__Task objective__
List every chore the parenting text below says the children get to do now.

__Extracted text__
What was Calvin's dad's name?
I had lofty ambitions as a kid. Most other kids wanted to be soldiers or policemen or firemen. But me, nah! Nothing so prosaic as that. I wanted to be a mother.
As targets go, it was a tough one to achieve, I did get distracted from it and set about acquiring a degree completely unrelated to parenting, but the degree in dentistry did help me get immune to tears, fears and blood. All of which are supremely important, you will admit. My spouse insists that it also made me a sadist. All because I confessed to him once, that while extracting teeth, I usually feel very hungry.
I have many theories on parenting and I have my own lab rats to test them out on.
My basic theory is that children should have a CTC, short for completely traumatized childhood.
It basically means that the child has to do all the tasks you feel too lazy to do. So they get to water the plants, fold clothes and put them away, dust the house, fetch my phone, get me water to drink etc, all in the name of character building. (I'm waiting till they are old enough to make me breakfast.)

__Source material__
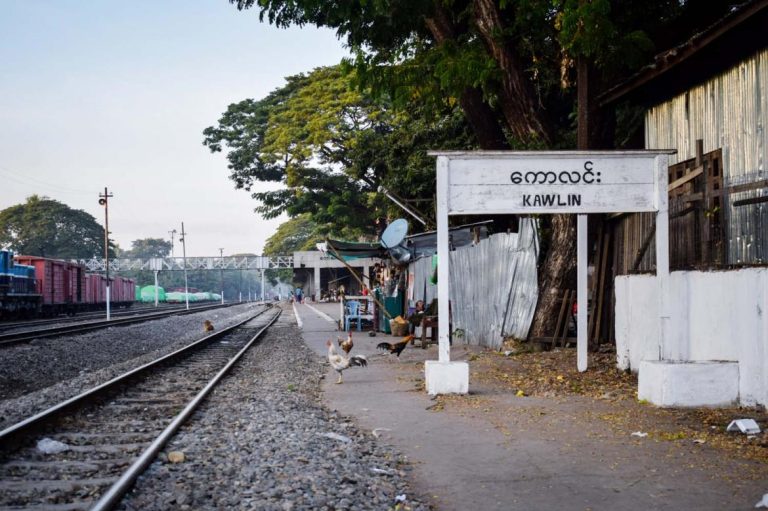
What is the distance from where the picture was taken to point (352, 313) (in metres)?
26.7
---
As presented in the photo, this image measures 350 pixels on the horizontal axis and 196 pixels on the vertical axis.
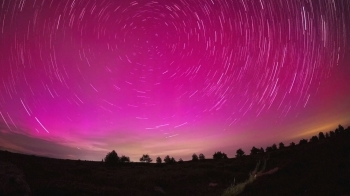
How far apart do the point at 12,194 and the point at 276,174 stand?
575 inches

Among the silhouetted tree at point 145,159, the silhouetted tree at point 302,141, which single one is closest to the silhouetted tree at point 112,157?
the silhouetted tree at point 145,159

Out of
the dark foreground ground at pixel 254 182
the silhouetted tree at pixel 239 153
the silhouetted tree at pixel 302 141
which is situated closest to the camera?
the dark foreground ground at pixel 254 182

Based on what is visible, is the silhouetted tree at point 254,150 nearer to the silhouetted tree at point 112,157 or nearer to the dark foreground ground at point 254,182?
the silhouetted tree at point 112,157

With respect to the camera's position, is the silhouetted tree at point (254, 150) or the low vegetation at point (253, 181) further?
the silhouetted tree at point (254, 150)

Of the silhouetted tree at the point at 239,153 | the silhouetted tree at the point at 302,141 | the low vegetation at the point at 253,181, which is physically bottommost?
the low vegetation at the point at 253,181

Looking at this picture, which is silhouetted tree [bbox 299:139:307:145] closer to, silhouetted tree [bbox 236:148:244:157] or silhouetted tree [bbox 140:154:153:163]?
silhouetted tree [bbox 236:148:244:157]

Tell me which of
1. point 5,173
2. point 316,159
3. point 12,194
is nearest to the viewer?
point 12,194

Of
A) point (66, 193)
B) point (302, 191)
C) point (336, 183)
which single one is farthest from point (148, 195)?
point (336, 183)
---
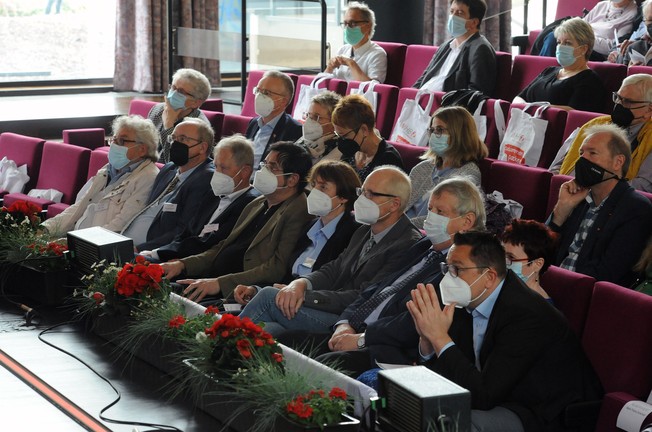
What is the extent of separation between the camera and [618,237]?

__Exercise solution__
Water the plants; fold clothes and put them away; dust the house; fetch my phone; get me water to drink.